While Endocyte shows what can be achieved through a successful IPO, the prospects for pharma and biotech companies going public in the US and Europe continue to be challenging (No post-IPO blues for Endocyte, July 12, 2011).
Although 11 IPOs in the first half of 2011 is an improvement on nine public listings in the same period last year, ‘haircuts’ remain severe, and the fact that six companies aborted their IPOs and another two opted for a trade sale instead suggests the barrier to entering the public markets remains high. The last couple of weeks have seen two ambitious IPO filings by Merrimack Pharmaceuticals and Clovis Oncology, seeking to raise $173m and $150m respectively, and it will be intriguing to see how these well-backed companies fare (see tables below).
Short back and sides
Just two companies, Tranzyme Pharma and Sagent Pharmaceuticals, went public on the US markets in the second quarter, adding to five in the first quarter of the year (Another tough quarter for biotech IPOs, April 26, 2011).
|US Pharma/Biotech listings on Nasdaq in H1 2011|
|Company||IPO Date||Raised ($m)||Float Price ($)||Filed Price ($)||'Haircut'||Latest share price ($)||YTD share performance|
|Endocyte (ECYT)||04 - Feb - 11||86||$6||$13 - $15||-57%||$14.12||+135%|
|Pacira Pharmaceuticals (PCRX)||03 - Feb - 11||42||$7||$14 - $16||-53%||$11.42||+63%|
|Sagent Pharmaceuticals (SGNT)||20 - Apr - 11||92||$16||$14 - $16||+7%||$25.30||+58%|
|BG Medicine (BGMD)||04 - Feb - 11||40||$7||$13 - $15||-50%||$8.46||+21%|
|Tranzyme Pharma (TZYM)||01 - Apr - 11||54||$4||$11 - $13||-66%||$4.38||+10%|
|AcelRx Pharmaceuticals (ACRX)||11 - Feb - 11||40||$5||$12 - $14||-62%||$4.31||-14%|
|Tibet Pharmaceuticals (TBET)||25 - Jan - 11||16.5||$5.5||$5 - $7||-8%||$2.00||-64%|
Tranzyme, a development stage company with a reasonably mature pipeline of candidates for gastrointestinal disorders, had to take a severe ‘haircut’, slashing two-thirds off its originally filed price - in keeping with the overall ‘haircut’ trend which sees a 40% average discount so far this year.
Conversely, Sagent surprised the market by hitting the top range of its asking price and the shares have continued to gain ever since, although the profitable and specialist developer of injectable generic products is very different from most biotechs in the IPO class.
Although share prices have been improving across the board since flotation, this is only relative to the ‘haircuts’ taken – only Endocyte and Sagent shares trade within or above the original filed price.
Meanwhile the average $53m raised at IPO is dwarfed by some impressive late-stage financing rounds so far this year, including Merrimack’s $77m series G and Radius Health’s $66m series D.
Swedes to the fore
While the US continued to be the place spawning the highest number of IPOs in the first half of the year, outside of the US it seemed the best chance of getting an IPO away this year was to be Swedish.
Explaining the paucity in IPOs this year Kevin Johnson, a partner at Index Ventures, said in terms of an exit for venture capital funds, “an IPO remains an exception rather than the rule." For it to happen, “the company needs to be late stage, and you need to pick the right time. Some jurisdictions are more tolerant than others at the moment.” he added.

• _Given data_
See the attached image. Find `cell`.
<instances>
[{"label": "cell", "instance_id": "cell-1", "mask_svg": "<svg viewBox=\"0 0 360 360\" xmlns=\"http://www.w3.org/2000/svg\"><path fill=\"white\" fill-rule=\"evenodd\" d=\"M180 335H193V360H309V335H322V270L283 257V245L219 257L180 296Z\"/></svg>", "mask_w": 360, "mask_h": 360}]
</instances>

• _Tasks_
1. Revise the article on biotech IPOs, beginning at the words "Although share prices" and stopping after "Health’s $66m series D.", with "financing rounds" replaced by "funding rounds".
2. Extend the article on biotech IPOs beyond its final sentence.
The material is drawn from a separate source.

• _Task results_
1.
Although share prices have been improving across the board since flotation, this is only relative to the ‘haircuts’ taken – only Endocyte and Sagent shares trade within or above the original filed price.
Meanwhile the average $53m raised at IPO is dwarfed by some impressive late-stage funding rounds so far this year, including Merrimack’s $77m series G and Radius Health’s $66m series D.

2.
Sweden appears to be one of those tolerant jurisdictions. Although it may only claim nine million inhabitants, Sweden topped the list as the most prolific European country for IPOs, laying claim to three of the four companies that managed to struggle to the markets in the first half of this year.
|Europe Pharma/Biotech listings in H1 2011|
|Company||IPO Date||Raised||Float Price||Filed Price||Exchange||Latest share price||YTD share performance|
|Kancera||25 - Feb - 11||Skr27m||Skr7||SKr7||Nasdaq OMX (Stockholm)||Skr4.12||-41%|
|Redhill Biopharma||07 - Feb - 11||NIS52m||NIS305||NIS258||Tel-Aviv Stock Exchange||NIS278||-9%|
|Karolinska Development||15 - Apr - 11||Skr608m||Skr42||Skr 37 - 42||Nasdaq OMX (Stockholm)||Skr32.1||-24%|
|Moberg Derma||26 - May - 11||Skr74m||Skr29||Skr29||Nasdaq OMX (Stockholm)||Skr22.30||-23%|
The dominance by the Swedes mirrors that of French companies this time last year when they were overrepresented, with Neovacs, IntegraGen and AB Sciences all listing in the first half of 2010. The Gallic effect in 2010 was partly as a result of the French government putting in place measures to support its fledgling biotech industry, which included tax breaks and incentives to conduct research.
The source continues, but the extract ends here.